Start

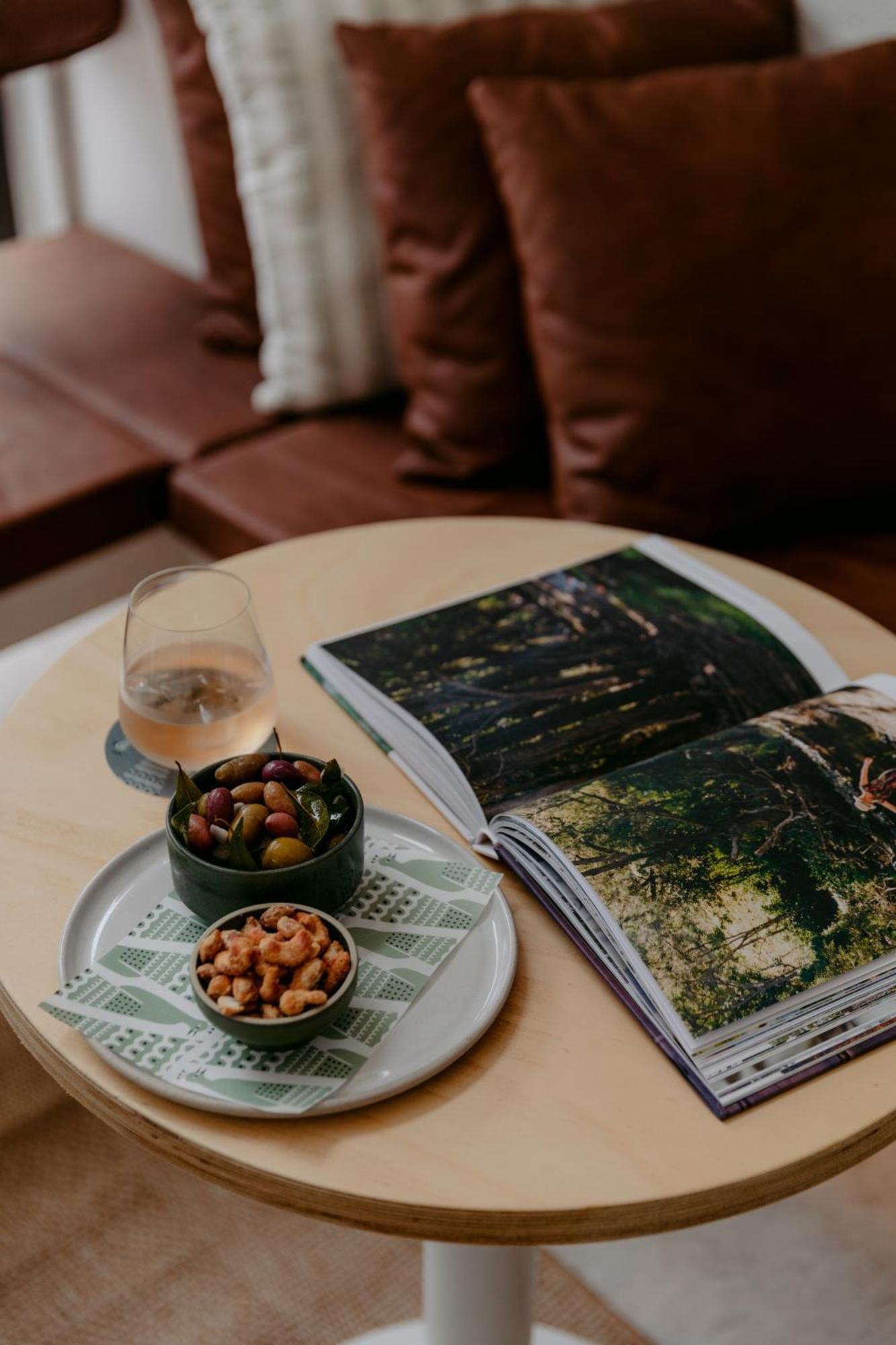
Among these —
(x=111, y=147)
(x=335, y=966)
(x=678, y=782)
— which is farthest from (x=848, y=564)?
(x=111, y=147)

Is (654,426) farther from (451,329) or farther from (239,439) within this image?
(239,439)

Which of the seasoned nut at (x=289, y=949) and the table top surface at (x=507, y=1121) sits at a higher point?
the seasoned nut at (x=289, y=949)

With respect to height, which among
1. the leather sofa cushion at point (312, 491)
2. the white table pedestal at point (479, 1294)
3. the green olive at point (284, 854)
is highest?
the green olive at point (284, 854)

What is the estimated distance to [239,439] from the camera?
1780 millimetres

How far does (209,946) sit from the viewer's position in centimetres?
66

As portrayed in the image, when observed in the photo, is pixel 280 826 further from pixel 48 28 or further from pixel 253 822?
pixel 48 28

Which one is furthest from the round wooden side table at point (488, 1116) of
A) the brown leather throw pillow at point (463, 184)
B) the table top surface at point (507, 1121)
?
the brown leather throw pillow at point (463, 184)

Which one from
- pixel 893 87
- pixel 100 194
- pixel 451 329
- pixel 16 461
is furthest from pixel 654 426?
pixel 100 194

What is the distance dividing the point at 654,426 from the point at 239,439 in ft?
2.08

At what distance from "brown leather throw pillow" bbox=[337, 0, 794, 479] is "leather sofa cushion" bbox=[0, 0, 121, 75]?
39cm

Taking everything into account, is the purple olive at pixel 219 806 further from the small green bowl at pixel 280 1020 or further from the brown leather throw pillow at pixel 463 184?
the brown leather throw pillow at pixel 463 184

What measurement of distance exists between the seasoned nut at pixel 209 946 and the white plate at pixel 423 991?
0.06 metres

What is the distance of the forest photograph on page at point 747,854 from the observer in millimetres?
689

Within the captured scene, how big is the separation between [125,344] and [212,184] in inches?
11.2
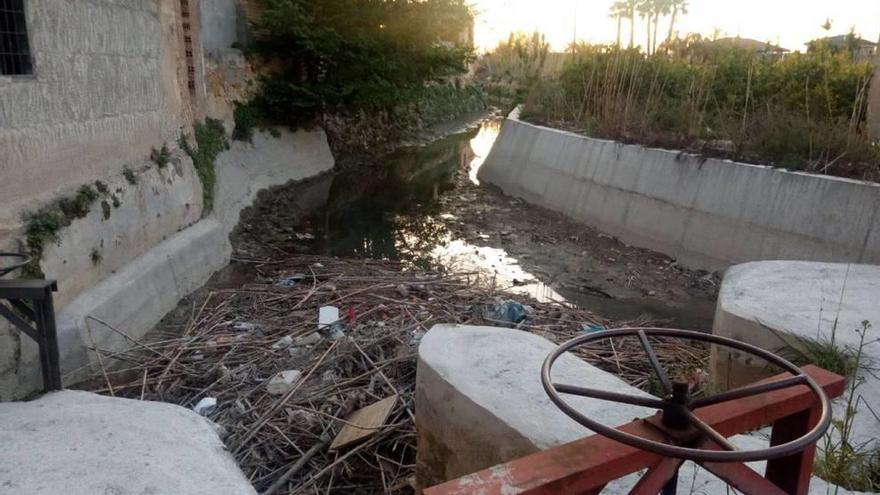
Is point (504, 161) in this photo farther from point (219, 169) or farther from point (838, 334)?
point (838, 334)

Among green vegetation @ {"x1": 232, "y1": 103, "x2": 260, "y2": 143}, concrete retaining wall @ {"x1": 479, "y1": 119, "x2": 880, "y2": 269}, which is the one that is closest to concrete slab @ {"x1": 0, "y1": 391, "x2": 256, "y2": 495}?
concrete retaining wall @ {"x1": 479, "y1": 119, "x2": 880, "y2": 269}

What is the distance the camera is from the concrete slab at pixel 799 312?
3807mm

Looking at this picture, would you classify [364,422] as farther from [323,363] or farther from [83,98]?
[83,98]

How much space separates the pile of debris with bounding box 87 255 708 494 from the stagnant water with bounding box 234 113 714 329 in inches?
38.2

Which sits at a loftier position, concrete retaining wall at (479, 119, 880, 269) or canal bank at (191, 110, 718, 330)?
concrete retaining wall at (479, 119, 880, 269)

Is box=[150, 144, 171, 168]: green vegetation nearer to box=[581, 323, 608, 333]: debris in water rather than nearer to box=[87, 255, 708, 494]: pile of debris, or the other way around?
box=[87, 255, 708, 494]: pile of debris

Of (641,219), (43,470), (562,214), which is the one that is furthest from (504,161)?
(43,470)

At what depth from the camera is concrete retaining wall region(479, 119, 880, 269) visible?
6.96 metres

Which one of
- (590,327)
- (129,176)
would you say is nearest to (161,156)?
(129,176)

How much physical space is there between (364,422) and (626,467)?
2509mm

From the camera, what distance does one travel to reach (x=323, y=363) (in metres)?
4.72

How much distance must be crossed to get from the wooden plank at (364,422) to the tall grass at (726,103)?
622 cm

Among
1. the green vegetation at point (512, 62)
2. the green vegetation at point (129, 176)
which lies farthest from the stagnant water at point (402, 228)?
the green vegetation at point (512, 62)

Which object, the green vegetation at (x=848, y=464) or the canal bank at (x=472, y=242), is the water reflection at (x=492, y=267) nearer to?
the canal bank at (x=472, y=242)
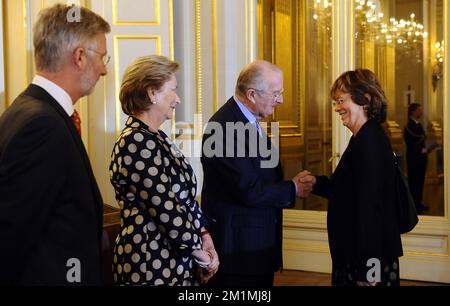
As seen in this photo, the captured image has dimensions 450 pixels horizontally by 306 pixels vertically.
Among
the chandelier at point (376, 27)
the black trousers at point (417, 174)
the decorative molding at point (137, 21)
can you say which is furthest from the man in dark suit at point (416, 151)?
the decorative molding at point (137, 21)

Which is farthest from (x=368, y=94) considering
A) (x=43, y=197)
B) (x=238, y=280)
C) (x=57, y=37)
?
(x=43, y=197)

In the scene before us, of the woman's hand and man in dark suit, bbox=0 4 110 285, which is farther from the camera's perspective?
the woman's hand

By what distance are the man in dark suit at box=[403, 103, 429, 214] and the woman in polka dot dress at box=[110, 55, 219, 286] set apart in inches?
126

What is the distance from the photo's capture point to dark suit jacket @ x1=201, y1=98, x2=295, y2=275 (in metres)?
2.46

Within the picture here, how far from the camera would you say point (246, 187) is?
8.01ft

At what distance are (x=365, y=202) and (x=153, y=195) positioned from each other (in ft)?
2.74

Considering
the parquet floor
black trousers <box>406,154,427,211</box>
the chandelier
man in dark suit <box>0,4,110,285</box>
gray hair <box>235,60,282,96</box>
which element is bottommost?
the parquet floor

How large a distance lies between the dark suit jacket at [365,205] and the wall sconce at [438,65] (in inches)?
107

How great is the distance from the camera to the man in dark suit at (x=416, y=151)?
493 centimetres

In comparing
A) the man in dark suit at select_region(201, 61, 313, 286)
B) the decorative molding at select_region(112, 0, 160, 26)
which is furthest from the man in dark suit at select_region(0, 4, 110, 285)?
the decorative molding at select_region(112, 0, 160, 26)

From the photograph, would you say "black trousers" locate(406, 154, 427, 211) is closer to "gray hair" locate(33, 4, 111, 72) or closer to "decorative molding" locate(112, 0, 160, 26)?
"decorative molding" locate(112, 0, 160, 26)
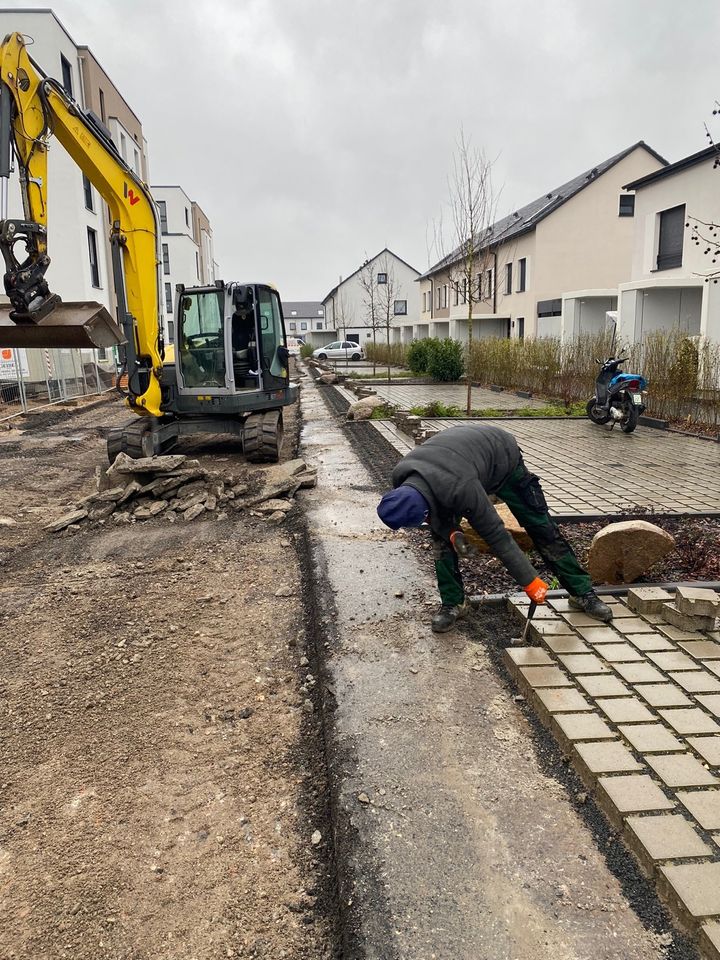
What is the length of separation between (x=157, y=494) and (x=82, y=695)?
4266 millimetres

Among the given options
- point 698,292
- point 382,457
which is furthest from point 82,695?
point 698,292

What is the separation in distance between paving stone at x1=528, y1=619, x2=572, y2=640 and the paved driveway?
2502mm

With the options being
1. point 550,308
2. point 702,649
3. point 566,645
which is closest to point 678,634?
point 702,649

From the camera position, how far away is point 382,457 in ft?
33.7

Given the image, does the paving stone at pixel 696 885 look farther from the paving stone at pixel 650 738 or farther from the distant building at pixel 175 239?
the distant building at pixel 175 239

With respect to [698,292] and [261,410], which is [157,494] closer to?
[261,410]

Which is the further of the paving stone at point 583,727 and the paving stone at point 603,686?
the paving stone at point 603,686

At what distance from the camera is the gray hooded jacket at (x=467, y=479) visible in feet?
12.1

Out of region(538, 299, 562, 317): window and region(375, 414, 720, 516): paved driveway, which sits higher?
region(538, 299, 562, 317): window

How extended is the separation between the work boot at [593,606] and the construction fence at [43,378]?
51.3ft

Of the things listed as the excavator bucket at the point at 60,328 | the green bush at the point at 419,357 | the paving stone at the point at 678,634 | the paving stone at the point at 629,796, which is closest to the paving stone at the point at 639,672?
the paving stone at the point at 678,634

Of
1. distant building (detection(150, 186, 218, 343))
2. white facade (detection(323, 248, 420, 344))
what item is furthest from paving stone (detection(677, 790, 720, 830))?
white facade (detection(323, 248, 420, 344))

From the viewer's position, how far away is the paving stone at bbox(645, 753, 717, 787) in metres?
2.78

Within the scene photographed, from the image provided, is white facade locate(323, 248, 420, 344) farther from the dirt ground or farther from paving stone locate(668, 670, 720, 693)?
paving stone locate(668, 670, 720, 693)
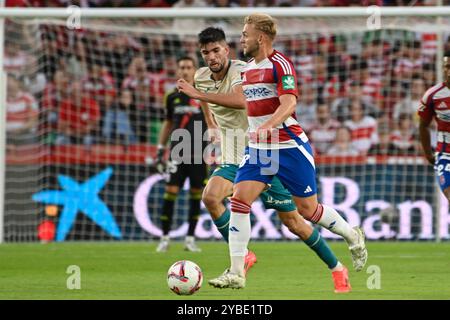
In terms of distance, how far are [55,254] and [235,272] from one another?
504cm

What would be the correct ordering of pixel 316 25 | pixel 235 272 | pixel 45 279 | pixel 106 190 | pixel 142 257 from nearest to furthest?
1. pixel 235 272
2. pixel 45 279
3. pixel 142 257
4. pixel 106 190
5. pixel 316 25

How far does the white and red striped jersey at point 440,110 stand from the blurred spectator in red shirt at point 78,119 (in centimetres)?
643

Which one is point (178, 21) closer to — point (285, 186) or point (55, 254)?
point (55, 254)

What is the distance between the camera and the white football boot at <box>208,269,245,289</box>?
7.28m

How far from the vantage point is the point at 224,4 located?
17.8m

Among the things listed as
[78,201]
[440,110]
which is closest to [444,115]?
[440,110]

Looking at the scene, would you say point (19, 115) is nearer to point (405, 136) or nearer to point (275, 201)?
point (405, 136)

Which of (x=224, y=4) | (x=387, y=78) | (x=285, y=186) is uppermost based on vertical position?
(x=224, y=4)

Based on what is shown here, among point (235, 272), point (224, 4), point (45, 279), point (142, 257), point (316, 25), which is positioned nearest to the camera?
point (235, 272)

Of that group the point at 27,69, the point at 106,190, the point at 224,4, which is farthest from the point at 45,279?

End

→ Work required: Rewrite the records from the line containing "What is the distance between" through the end of the records, inclusive, requests included, adding 115 to every number in the answers, both the distances and the coordinates.

→ Answer to this task:
What is the distance between the camera and the white football boot at <box>208,269,245,289</box>?
122.28m

How far from the vantage point is the point at 224,4 located?
132.8m

Among the things listed as
[78,201]
[440,110]
which is closest to [444,115]?
[555,225]

Looking at the scene, would you say point (19, 115) is nearer to point (405, 136) or nearer to point (275, 201)?
point (520, 251)

Which of (x=224, y=4) | (x=387, y=78) | (x=285, y=186) is uppermost based on vertical position?
(x=339, y=119)

Based on what is shown here, among point (235, 272), point (224, 4), point (45, 279), point (142, 257), point (316, 25), which is positioned nearest to the camera?
point (350, 387)

Of that group the point at 27,69, the point at 106,190, the point at 224,4, which is farthest from the point at 45,279?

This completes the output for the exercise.